### GOAL A
Extract the full SQL update question below, reproducing every line of it verbatim.

### SOURCE TEXT

2

I have a query that will present a list of customers to be anonomized:

select cu_number into #_t
from customer
where cu_first_name is not null

I want to update last_name to " 'Anonomized' + sequence " and try this:

update customer
  set cu_last_name = 'Anonomized' + convert(varchar, cu_number)
where cu_number = (select * from #_t);

I get the following error, and can't seem to find a suitable way around this:

"Subquery returned more than 1 value. This is not permitted when the subquery follows =, !=, <, <= , >, >= or when the subquery is used as an expression."

Anyone with an idea on how to improve the subquery?

### DATA ENTRIES
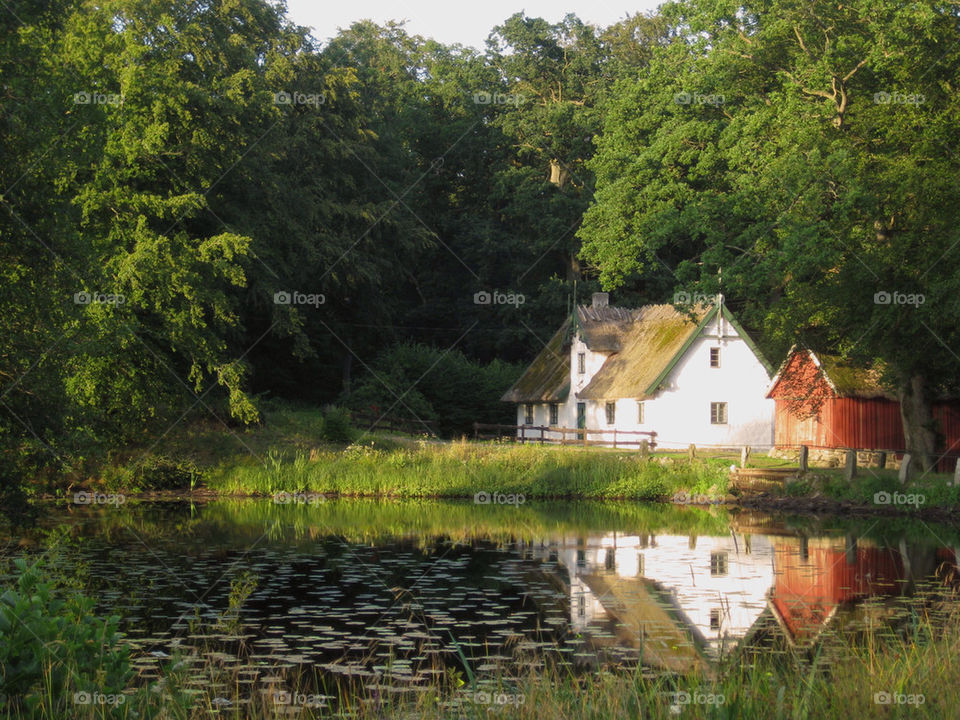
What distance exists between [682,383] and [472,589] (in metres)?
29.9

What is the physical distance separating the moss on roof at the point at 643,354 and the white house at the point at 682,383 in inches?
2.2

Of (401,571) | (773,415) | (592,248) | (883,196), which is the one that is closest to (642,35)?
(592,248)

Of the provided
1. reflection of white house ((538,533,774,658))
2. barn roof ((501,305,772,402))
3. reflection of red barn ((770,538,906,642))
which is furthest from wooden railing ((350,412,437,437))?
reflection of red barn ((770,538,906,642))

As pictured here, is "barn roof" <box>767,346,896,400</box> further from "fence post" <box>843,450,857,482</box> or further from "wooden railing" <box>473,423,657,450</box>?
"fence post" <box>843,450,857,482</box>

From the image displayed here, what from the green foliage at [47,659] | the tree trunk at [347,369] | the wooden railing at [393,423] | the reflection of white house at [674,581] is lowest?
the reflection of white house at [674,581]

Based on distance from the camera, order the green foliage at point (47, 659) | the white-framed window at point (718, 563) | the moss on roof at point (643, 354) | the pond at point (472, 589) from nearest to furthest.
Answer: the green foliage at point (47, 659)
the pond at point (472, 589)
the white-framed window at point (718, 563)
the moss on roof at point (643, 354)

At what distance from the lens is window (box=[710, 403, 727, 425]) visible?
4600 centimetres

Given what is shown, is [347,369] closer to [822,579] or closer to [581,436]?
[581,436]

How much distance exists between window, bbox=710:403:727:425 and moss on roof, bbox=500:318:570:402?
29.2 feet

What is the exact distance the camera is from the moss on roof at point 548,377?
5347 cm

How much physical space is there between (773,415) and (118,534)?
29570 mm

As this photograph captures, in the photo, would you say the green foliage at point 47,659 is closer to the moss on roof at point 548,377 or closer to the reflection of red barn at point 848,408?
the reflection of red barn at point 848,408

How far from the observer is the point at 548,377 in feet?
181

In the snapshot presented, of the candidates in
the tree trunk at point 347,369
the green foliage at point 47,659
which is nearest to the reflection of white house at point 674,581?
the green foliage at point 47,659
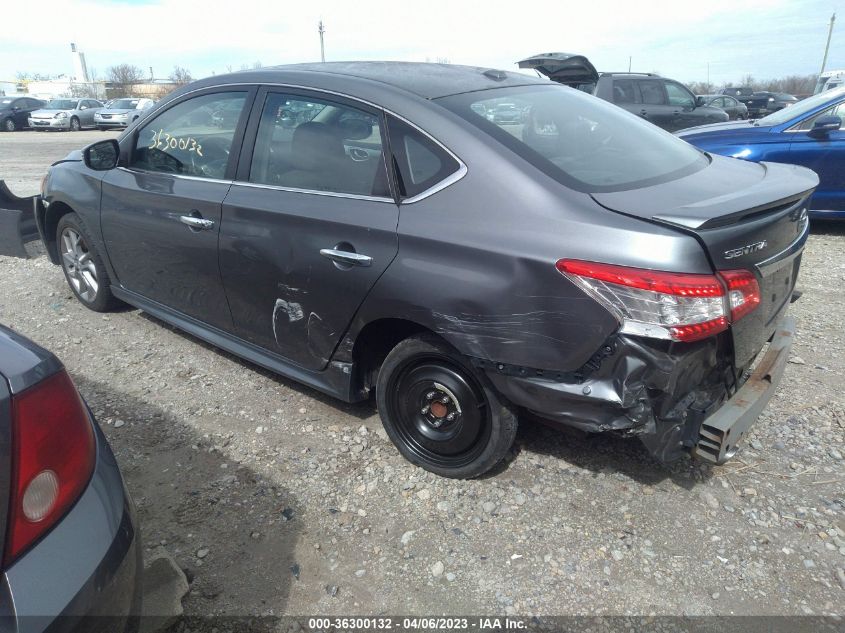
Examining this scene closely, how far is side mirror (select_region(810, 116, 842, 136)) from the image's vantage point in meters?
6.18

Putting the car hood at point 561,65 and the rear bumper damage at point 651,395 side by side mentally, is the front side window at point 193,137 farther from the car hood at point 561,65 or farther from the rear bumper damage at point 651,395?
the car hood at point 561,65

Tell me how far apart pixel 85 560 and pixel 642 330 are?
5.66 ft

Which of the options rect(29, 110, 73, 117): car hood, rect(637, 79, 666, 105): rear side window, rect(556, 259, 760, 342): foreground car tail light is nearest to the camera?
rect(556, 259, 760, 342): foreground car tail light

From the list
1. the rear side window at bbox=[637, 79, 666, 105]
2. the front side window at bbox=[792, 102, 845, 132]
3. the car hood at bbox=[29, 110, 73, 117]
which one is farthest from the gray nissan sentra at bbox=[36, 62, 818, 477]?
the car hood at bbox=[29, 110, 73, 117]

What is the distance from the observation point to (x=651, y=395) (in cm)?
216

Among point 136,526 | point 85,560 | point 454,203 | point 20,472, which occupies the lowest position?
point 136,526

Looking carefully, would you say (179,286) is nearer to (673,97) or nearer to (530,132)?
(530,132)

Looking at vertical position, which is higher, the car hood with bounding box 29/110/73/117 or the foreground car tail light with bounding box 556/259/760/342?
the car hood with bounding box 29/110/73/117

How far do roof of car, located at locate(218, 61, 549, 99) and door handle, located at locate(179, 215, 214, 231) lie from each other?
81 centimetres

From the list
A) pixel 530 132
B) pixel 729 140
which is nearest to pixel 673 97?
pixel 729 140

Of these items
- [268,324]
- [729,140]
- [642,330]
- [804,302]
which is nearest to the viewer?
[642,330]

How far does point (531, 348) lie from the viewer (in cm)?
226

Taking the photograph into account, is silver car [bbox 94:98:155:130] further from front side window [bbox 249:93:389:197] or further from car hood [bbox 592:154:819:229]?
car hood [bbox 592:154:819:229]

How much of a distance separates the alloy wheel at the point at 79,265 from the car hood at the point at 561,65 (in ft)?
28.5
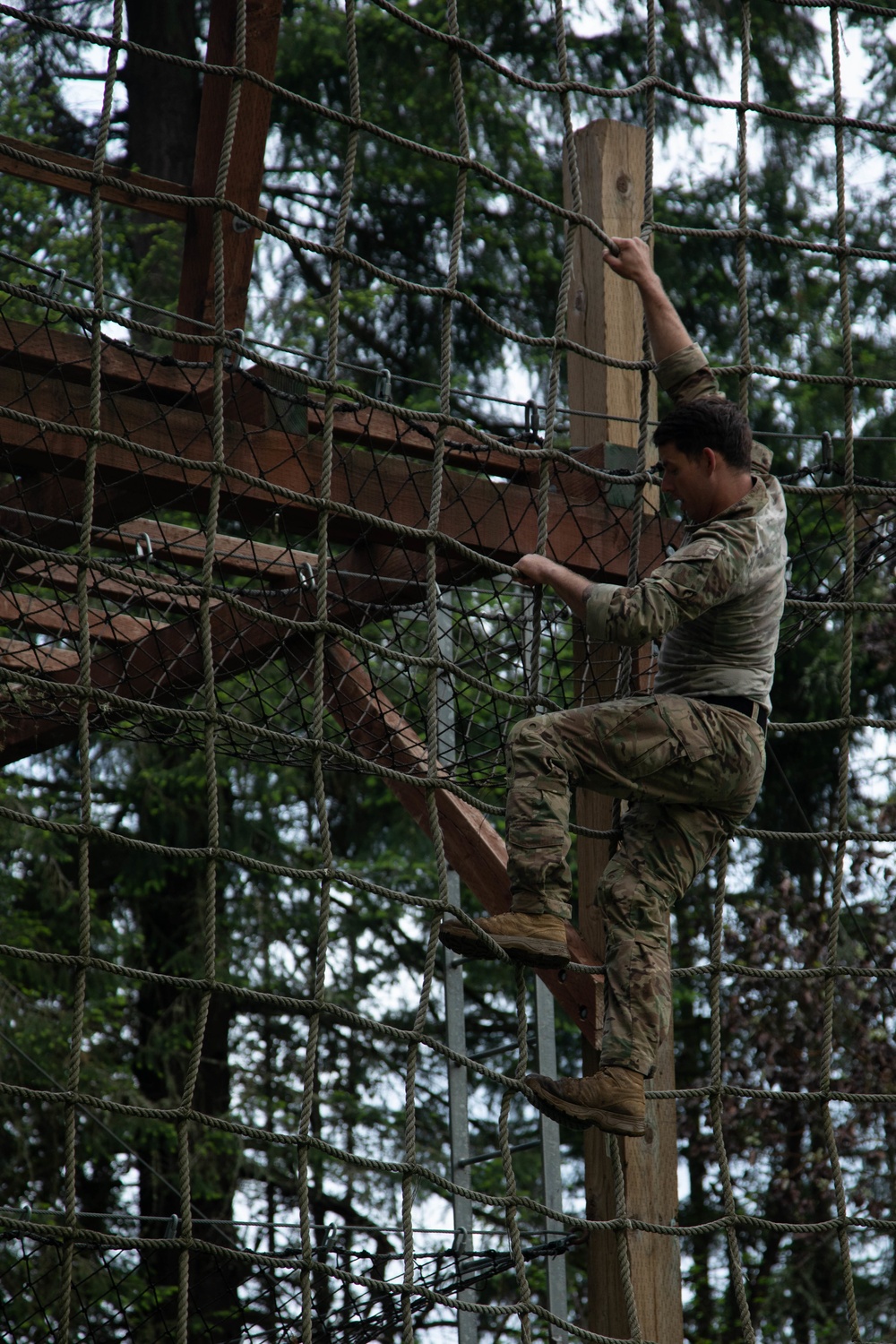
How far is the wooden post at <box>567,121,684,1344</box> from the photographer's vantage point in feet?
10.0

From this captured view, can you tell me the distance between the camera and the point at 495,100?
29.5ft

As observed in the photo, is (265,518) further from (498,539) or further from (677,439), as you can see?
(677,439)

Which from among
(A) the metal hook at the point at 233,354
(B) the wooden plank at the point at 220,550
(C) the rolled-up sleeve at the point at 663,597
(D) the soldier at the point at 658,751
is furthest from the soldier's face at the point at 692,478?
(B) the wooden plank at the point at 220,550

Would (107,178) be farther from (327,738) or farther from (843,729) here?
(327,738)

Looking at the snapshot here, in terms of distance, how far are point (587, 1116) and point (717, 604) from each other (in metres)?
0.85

### GOAL B
Find each line in the listing above that contains the word "moss", and copy those lines out.

### WORKED ANSWER A
2

I have a query that will present a list of customers to be anonomized:

select cu_number into #_t
from customer
where cu_first_name is not null

I want to update last_name to " 'Anonomized' + sequence " and try this:

update customer
  set cu_last_name = 'Anonomized' + convert(varchar, cu_number)
where cu_number = (select * from #_t);

I get the following error, and can't seem to find a suitable way around this:

"Subquery returned more than 1 value. This is not permitted when the subquery follows =, !=, <, <= , >, >= or when the subquery is used as an expression."

Anyone with an idea on how to improve the subquery?

### WORKED ANSWER B
What is the physical distance separating the moss on roof at the point at 643,354 and the white house at the point at 682,383 in inches?
Based on distance from the camera, order the green foliage at point (47, 659) | the white-framed window at point (718, 563) | the moss on roof at point (643, 354) | the pond at point (472, 589) from nearest to furthest.
the moss on roof at point (643, 354)
How much distance exists between window, bbox=710:403:727:425 and moss on roof, bbox=500:318:570:402?
What is the exact distance the camera is from the moss on roof at point 548,377?
As this photograph captures, in the photo, would you say the green foliage at point 47,659 is closer to the moss on roof at point 548,377 or closer to the reflection of red barn at point 848,408?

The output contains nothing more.